» **Actions to take**
A – Say whether each statement below agrees with the kidney disease report that follows. Answer yes or no for each, and quote the deciding words. (i) Of the 116,512 CKD patients studied, 45% had diabetes. (ii) Anemia was found in 35% of diabetic CKD patients. (iii) The rates fell as CKD stage increased.
B – Transcribe the stretch of the kidney disease report below from "The study, by" through "(20% vs. 14%).".

» **Passage for review**
——————————

PHILADELPHIA—Patients with chronic kidney disease (CKD) who also have diabetes have significantly higher rates of anemia, cardiovascular disease, and other comorbidities compared with nondiabetic CKD patients, study findings presented at Kidney Week 2011 show.
The study, by researchers at Eli Lilly and Company of Indianapolis, Ind., examined data from 116,512 CKD patients, of whom 45% had diabetes. A significantly higher proportion of diabetic CKD patients than nondiabetic CKD patients had anemia (46% vs. 35%), cardiometabolic risk factors (100% vs. 71%), cardiovascular disease (39% vs. 25%), nephritis and nephrosis (34% vs. 27%), other renovascular diseases (27% vs. 22%), cerebrovascular disease (17% vs. 12%), and disorders of fluid electrolyte and acid-base balance (20% vs. 14%).
The investigators, led by Justo Sierra-Johnson, MD, PhD, also noted that these rates rose as CKD stage increased. Diabetic CKD patients also had significantly higher rates of medication use for hypertension, lipid disorders, and anemia and incurred higher overall total medical and drug costs.
The researchers concluded that CKD patients with diabetes are a particularly high-risk group for associated comorbidities that require extensive medical resources.

——————————

» **Information supplied**
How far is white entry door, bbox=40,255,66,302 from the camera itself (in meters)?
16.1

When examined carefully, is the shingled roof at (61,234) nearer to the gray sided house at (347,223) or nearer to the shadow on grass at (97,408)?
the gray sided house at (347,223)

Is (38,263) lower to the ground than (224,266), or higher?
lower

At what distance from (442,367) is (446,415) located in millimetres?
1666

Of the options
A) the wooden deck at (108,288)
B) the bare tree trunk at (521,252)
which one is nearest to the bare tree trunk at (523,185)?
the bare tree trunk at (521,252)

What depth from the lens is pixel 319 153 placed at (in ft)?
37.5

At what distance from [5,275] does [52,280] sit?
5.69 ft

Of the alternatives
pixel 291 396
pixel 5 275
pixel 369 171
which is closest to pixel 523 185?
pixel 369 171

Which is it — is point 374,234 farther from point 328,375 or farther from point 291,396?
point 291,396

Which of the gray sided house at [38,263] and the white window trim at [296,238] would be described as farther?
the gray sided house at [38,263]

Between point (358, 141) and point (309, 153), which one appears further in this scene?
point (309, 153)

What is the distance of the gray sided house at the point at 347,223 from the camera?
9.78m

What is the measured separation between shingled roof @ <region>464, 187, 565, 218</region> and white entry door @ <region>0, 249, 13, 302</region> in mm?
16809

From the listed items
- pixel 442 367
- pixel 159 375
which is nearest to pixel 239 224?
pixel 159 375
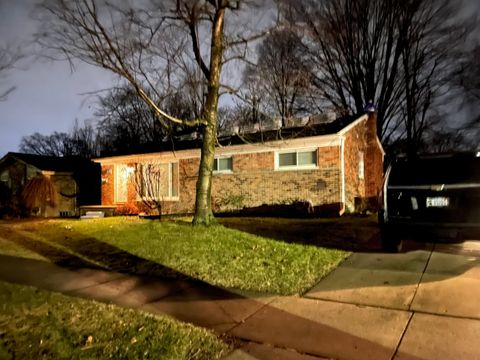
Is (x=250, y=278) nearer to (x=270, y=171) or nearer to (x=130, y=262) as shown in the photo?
(x=130, y=262)

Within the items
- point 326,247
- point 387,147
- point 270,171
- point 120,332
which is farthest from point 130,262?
point 387,147

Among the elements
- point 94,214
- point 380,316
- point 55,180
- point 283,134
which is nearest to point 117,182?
point 94,214

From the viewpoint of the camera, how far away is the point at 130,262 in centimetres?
746

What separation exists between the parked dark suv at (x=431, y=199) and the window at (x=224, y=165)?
10452mm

——————————

» **Completed exercise**
A –
(i) Yes: "examined data from 116,512 CKD patients, of whom 45% had diabetes"
(ii) No: "A significantly higher proportion of diabetic CKD patients than nondiabetic CKD patients had anemia (46% vs. 35%)"
(iii) No: "these rates rose as CKD stage increased"

B –
The study, by researchers at Eli Lilly and Company of Indianapolis, Ind., examined data from 116,512 CKD patients, of whom 45% had diabetes. A significantly higher proportion of diabetic CKD patients than nondiabetic CKD patients had anemia (46% vs. 35%), cardiometabolic risk factors (100% vs. 71%), cardiovascular disease (39% vs. 25%), nephritis and nephrosis (34% vs. 27%), other renovascular diseases (27% vs. 22%), cerebrovascular disease (17% vs. 12%), and disorders of fluid electrolyte and acid-base balance (20% vs. 14%).